# 5 month old male trying to mate with his sister



## Mango10 (Oct 30, 2010)

Hi all, I know this has been asked before, but I have only found an answer to my particular question for a 15 week old kitten. Our 2 kittens are just over 5 months old and we have them booked into be neutered in a few days (they will be 5 months and 3 weeks by then). I did ring the vets a few weeks ago to ask if they can be done at around 5 months but they said wait until about 6 months. I thought fair enough as they are not showing any signs of wanting to mate etc, and we are not letting them out until they have been neutered/healed etc.

However, today our boy has started chasing his sister and mounting her/biting her neck. She doesn't seem interested at all and tries to run away, he is bigger than her though and she doesn't always get away, hence the mounting! She does fight back (and always has given as good as she gets) but this just seems different as we know what _this_ type of play fighting can lead to.

I guess my question is, do we just leave them to it until we take them to the vets in a few days or do we try to bring it forward? What do people do with male and female kittens in the same house around neutering age and showing these signs?

Many thanks


----------



## Jansheff (Jan 31, 2011)

I'd ring the vet quick and book him in a bit earlier. Either that or keep them separated until your appointment. Better to be safe than sorry, I'm not an expert but am pretty sure they can become sexually mature by 5 months.

I have 2 Burmese boys, they were booked in for 6 months, but the vet said ring earlier if they showed signs of spraying. We have no female to worry about and they're indoor cats, but they did end up going earlier because they started smelling unpleasant - this strange "musky" sort of smell and their play fighting became much rougher and less like play. 

They went in at just over 5 months and they were soon back to sweet lovable little kits again. :thumbup:

Please don't risk a pregnancy with a little girl who's still a kitten herself, she would have terrible problems (and cost you a lot of money). Even if he's still making unsuccessful attempts at the moment, he sounds as though he's making life difficult for her. 

Although I'm up at silly o'clock because I'm on holiday tomorrow (yay for half term) I'm sure others will give the same advice in the morning.


----------



## Aurelia (Apr 29, 2010)

If you can keep them separated for a few days until your appointment please do. If it's not possible for a long period, then please bring it forward but do try to keep them apart until you do.

It won't make any difference to whether she is pregnant or not at the moment. If she is, it will probably not even be at the fertilization stage.

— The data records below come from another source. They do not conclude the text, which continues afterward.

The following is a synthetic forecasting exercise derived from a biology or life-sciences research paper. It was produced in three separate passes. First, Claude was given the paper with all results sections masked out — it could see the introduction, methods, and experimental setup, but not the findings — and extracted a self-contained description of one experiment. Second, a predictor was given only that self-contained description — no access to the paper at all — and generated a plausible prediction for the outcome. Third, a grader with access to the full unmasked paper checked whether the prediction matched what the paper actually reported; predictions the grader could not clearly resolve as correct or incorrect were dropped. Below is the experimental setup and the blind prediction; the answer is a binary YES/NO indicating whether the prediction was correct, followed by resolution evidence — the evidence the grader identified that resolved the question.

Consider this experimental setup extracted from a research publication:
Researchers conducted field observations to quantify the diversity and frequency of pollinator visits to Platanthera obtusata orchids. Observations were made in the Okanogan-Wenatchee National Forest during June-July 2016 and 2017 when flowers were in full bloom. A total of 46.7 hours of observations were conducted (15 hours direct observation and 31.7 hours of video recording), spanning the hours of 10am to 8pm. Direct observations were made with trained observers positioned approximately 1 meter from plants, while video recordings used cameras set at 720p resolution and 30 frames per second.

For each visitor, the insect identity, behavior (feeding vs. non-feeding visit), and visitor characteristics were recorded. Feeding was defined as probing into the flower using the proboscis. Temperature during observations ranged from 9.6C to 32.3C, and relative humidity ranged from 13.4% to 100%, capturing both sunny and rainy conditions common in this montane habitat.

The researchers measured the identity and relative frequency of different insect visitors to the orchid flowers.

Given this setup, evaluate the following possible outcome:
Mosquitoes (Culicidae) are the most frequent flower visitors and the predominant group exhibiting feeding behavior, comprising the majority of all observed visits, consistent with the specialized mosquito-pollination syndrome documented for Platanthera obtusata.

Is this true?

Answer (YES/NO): YES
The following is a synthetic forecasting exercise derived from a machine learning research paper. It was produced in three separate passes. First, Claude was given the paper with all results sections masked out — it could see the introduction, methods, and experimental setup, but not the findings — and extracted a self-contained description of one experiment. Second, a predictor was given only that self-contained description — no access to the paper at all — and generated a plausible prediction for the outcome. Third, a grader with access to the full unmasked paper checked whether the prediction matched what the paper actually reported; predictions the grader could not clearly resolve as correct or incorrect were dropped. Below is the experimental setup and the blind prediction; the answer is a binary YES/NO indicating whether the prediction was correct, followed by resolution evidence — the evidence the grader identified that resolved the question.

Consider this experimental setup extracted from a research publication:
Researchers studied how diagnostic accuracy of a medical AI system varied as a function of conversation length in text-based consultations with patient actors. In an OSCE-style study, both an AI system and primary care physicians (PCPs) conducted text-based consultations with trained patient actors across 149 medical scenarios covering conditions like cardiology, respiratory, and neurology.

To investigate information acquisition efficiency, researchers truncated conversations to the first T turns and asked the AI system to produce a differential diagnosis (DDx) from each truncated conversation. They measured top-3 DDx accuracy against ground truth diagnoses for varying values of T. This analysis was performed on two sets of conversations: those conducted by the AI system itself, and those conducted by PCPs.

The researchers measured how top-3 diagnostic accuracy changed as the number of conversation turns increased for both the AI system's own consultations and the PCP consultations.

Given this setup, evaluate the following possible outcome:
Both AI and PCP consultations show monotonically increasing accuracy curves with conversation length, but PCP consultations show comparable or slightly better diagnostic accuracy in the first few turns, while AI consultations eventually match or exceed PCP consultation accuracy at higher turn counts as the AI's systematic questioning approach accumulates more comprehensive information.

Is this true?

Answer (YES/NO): NO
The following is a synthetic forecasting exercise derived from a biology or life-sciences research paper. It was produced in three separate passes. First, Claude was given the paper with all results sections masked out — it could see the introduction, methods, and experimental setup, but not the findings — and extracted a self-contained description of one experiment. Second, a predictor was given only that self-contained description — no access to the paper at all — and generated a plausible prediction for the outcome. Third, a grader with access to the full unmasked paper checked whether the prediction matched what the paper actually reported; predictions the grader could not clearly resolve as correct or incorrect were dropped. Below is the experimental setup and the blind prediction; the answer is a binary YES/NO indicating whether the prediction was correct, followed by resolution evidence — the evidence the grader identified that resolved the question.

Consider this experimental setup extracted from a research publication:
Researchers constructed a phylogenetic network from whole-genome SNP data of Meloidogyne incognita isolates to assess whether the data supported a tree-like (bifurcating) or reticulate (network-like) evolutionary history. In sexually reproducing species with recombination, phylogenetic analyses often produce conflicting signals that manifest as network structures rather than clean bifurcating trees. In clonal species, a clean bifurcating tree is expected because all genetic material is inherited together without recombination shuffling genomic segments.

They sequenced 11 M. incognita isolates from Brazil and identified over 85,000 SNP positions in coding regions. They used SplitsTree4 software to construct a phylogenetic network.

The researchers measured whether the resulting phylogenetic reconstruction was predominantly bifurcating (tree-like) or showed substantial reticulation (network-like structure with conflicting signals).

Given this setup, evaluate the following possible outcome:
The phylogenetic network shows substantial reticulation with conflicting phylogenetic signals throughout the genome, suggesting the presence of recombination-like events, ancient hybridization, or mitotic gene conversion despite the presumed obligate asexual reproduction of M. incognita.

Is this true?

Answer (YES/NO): NO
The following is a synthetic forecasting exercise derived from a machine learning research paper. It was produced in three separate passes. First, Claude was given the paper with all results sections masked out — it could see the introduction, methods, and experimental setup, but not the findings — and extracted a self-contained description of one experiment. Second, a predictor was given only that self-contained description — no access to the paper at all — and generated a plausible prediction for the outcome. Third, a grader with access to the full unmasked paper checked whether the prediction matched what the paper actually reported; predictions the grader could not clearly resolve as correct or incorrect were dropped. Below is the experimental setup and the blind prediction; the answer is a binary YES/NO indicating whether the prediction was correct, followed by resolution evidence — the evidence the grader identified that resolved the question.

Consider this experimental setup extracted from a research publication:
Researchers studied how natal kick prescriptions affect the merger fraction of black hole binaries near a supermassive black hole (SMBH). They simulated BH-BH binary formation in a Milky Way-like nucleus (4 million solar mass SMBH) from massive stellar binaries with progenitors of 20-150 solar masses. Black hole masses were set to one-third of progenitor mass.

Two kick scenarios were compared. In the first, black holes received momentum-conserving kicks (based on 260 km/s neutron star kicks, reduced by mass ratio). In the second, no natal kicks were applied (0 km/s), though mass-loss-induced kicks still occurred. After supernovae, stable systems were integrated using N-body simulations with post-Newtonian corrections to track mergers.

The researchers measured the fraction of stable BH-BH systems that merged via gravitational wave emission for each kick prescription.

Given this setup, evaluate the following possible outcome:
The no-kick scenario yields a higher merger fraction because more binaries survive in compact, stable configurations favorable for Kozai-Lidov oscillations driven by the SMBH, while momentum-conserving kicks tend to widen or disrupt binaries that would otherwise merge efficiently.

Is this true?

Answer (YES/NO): NO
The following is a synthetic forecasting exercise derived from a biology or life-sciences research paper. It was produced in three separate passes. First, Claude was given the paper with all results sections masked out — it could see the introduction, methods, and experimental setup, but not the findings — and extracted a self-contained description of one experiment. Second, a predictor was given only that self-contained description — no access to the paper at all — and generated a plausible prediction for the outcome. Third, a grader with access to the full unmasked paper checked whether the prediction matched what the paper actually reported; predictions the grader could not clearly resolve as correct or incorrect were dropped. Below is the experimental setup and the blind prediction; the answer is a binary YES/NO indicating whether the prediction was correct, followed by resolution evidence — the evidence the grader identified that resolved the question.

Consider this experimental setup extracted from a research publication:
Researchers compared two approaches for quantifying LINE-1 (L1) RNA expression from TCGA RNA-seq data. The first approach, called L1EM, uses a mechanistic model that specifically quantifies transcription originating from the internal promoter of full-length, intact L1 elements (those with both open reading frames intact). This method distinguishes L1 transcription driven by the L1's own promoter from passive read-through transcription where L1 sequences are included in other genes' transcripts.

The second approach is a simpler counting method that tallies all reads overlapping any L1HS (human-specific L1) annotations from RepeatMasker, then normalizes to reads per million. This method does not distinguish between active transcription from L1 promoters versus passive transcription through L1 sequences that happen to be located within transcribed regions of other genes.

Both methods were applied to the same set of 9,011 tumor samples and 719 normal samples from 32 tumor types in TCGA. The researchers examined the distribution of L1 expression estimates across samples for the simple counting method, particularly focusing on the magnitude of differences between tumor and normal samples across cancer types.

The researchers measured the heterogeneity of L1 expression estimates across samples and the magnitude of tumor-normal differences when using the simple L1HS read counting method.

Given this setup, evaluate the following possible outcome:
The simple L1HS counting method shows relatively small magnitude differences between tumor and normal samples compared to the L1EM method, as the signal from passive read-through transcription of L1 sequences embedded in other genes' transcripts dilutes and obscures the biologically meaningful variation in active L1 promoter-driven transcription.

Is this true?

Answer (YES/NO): YES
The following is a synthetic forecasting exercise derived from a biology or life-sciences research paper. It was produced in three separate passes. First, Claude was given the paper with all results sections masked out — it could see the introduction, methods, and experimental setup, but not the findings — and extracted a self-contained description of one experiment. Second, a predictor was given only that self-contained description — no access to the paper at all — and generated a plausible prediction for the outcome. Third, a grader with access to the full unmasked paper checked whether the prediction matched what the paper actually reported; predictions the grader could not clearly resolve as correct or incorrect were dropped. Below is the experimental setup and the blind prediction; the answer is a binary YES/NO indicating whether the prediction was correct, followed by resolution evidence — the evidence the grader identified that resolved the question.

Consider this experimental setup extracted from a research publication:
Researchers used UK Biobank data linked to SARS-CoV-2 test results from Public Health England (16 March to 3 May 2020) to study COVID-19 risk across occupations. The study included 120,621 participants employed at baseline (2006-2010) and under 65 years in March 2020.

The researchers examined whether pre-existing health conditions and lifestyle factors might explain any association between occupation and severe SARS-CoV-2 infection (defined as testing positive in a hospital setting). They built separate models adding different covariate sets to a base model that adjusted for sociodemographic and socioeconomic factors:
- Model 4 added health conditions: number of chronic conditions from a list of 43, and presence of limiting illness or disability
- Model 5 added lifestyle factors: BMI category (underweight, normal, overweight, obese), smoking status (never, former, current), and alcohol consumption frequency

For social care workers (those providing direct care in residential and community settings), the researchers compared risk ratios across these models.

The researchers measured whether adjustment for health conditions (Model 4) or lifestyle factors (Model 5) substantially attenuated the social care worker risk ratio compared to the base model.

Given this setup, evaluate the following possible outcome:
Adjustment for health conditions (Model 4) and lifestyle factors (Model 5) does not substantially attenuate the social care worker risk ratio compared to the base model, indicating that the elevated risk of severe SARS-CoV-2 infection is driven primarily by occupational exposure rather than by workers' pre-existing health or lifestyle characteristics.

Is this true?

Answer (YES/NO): YES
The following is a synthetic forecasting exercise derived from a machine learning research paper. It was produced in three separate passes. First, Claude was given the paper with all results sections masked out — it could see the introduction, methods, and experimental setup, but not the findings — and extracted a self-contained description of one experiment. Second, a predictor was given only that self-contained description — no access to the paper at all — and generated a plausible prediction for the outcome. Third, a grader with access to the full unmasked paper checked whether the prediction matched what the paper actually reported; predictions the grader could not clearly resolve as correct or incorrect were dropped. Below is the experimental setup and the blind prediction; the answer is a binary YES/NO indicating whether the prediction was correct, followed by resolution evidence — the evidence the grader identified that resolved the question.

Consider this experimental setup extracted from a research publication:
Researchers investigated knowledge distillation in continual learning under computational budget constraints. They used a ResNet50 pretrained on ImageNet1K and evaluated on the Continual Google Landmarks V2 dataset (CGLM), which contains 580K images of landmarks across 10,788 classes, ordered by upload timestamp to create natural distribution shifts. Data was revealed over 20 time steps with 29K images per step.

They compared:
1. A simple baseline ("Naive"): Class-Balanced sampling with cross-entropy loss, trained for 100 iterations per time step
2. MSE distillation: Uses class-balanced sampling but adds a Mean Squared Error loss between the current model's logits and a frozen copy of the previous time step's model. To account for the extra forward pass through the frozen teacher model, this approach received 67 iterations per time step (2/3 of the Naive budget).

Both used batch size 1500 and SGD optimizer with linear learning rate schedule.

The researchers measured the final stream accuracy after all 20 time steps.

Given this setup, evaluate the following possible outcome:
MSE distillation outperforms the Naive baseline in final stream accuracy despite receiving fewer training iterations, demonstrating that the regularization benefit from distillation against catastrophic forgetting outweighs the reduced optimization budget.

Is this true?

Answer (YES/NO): NO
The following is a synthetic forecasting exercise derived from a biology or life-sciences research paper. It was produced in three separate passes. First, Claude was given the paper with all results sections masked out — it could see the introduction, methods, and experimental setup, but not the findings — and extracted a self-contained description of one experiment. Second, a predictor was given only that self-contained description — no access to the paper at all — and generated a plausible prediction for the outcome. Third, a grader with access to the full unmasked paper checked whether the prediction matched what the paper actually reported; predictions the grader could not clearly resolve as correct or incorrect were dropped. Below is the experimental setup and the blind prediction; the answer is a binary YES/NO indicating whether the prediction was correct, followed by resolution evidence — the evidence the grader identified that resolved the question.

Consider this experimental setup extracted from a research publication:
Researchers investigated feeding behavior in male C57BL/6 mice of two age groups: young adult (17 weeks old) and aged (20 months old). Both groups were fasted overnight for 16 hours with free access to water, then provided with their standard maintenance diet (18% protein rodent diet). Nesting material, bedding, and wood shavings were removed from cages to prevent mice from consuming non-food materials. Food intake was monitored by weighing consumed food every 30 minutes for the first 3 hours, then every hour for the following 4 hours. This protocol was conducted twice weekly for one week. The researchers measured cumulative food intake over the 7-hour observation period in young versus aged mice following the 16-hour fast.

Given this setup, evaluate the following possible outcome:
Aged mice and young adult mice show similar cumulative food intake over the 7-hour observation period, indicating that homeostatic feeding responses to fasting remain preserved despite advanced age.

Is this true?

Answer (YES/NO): YES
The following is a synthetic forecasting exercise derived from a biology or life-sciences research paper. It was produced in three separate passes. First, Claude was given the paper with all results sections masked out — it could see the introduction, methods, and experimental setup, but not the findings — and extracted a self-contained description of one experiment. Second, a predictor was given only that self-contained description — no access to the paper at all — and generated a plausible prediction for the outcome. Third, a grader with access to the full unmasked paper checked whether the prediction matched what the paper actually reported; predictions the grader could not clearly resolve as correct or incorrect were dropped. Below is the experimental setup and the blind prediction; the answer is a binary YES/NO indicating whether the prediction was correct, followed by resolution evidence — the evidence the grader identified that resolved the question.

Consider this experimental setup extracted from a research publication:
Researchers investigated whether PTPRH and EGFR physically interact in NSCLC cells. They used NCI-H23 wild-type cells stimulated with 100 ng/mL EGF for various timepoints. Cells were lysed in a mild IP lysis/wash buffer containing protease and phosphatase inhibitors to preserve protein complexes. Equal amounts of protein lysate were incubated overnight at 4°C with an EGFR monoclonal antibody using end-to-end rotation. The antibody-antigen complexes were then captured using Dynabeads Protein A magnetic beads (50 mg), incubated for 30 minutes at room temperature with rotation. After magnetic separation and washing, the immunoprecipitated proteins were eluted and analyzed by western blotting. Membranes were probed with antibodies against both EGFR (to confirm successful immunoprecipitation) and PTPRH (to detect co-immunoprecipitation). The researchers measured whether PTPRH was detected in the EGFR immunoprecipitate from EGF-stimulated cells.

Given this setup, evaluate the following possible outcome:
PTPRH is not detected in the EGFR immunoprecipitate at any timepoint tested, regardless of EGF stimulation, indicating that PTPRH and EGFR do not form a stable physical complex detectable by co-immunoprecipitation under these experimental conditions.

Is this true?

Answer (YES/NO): YES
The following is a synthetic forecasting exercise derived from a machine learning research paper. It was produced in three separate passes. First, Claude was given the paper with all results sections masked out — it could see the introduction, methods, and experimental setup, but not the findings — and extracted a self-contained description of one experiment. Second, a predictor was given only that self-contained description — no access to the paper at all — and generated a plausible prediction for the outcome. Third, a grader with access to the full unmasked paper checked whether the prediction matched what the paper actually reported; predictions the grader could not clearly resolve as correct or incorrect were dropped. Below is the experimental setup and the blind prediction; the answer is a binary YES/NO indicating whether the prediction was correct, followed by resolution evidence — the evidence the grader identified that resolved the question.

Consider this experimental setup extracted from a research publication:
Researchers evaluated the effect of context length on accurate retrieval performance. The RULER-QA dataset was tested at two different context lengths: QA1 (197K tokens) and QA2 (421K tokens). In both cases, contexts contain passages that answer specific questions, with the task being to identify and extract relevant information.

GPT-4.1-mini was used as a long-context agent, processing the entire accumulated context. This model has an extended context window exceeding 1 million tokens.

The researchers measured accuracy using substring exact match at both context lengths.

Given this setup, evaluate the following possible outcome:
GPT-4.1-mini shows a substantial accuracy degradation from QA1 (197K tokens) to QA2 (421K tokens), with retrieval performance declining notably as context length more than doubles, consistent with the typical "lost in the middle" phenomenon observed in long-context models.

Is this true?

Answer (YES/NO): YES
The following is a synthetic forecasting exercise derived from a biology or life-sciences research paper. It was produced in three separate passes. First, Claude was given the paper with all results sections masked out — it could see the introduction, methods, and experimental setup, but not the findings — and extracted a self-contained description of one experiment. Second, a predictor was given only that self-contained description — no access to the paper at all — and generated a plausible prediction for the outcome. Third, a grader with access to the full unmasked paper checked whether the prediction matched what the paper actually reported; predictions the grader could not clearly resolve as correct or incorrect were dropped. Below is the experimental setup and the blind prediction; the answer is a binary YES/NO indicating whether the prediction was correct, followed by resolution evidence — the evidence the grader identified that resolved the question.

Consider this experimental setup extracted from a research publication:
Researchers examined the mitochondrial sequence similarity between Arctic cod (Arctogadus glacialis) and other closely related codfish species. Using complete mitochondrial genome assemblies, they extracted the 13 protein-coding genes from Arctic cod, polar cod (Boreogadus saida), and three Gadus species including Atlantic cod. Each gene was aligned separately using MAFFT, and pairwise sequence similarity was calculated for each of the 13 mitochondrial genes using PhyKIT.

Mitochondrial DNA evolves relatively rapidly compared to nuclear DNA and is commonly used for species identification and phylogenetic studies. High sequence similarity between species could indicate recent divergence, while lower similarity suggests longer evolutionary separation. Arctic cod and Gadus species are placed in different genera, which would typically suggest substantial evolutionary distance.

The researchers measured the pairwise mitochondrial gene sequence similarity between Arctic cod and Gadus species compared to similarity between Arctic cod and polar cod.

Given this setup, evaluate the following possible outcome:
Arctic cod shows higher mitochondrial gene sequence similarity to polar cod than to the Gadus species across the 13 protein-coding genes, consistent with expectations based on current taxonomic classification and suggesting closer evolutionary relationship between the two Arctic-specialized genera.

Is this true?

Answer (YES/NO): NO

But yes, get them done asap naughty little buggers .


----------



## Amethyst (Jun 16, 2010)

Great advice given :thumbup:


----------



## Mango10 (Oct 30, 2010)

Thank you for the advice! We stayed up really late last night, hence the late post, they eventually both went to sleep on the bed with us. Luckily my bf is off work this week so they weren't left on their on all day today, he told me she has now started crying out and he goes running to her, so I am assuming this is her on heat now as well? We have managed to get them booked in for tomorrow now instead of the end of the week so it's just tonight to contend with!



Aurelia said:


> It won't make any difference to whether she is pregnant or not at the moment. If she is, it will probably not even be at the fertilization stage.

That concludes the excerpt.